▸ **Material to process**:
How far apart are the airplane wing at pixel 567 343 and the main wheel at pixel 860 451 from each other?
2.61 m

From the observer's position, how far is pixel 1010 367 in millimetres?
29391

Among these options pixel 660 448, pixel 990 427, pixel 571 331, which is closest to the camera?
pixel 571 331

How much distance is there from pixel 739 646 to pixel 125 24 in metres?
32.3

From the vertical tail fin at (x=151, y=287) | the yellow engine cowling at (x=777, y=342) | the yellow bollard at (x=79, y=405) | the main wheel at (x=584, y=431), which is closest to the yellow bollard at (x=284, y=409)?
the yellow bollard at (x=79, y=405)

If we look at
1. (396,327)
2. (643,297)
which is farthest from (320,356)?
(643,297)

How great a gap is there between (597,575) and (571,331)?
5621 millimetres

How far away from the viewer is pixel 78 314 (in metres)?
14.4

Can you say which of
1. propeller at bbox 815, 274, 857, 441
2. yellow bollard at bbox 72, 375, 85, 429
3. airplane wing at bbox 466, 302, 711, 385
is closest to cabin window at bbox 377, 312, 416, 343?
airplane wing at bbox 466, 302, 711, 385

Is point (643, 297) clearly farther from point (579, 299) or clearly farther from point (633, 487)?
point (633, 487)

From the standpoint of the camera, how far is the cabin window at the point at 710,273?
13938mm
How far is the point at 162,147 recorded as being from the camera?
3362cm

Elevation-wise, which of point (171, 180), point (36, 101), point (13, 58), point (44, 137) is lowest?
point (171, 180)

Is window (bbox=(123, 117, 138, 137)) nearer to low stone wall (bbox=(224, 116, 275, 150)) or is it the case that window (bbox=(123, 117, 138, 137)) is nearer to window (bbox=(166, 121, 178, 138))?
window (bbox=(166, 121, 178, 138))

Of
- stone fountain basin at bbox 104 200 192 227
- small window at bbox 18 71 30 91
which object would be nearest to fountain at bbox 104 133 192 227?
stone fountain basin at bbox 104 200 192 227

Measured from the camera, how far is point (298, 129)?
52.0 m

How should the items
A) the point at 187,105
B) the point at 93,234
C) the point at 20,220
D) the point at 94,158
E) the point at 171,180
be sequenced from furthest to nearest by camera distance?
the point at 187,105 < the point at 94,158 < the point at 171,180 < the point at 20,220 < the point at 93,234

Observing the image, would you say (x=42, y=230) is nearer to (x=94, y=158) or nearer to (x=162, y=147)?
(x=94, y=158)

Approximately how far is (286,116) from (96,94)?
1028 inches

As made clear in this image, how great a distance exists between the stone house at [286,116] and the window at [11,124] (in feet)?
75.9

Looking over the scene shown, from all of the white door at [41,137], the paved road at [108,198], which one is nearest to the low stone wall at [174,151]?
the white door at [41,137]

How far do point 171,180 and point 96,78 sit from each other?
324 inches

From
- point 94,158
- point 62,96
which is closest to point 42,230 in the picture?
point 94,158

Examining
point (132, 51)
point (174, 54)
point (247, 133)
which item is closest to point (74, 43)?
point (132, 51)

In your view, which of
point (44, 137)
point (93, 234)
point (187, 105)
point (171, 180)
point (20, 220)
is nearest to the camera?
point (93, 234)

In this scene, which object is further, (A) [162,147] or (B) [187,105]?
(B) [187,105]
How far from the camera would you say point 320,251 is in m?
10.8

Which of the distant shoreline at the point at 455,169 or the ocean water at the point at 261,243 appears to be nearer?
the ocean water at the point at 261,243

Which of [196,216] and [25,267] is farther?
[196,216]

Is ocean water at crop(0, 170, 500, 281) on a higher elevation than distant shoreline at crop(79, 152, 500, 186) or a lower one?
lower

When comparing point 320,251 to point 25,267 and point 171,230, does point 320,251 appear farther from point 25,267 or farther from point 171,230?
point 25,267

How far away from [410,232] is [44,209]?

▸ **Task description**: Count the lines above that contain the string "bbox", and reply with that number alone.

▸ **Finished exercise**: 11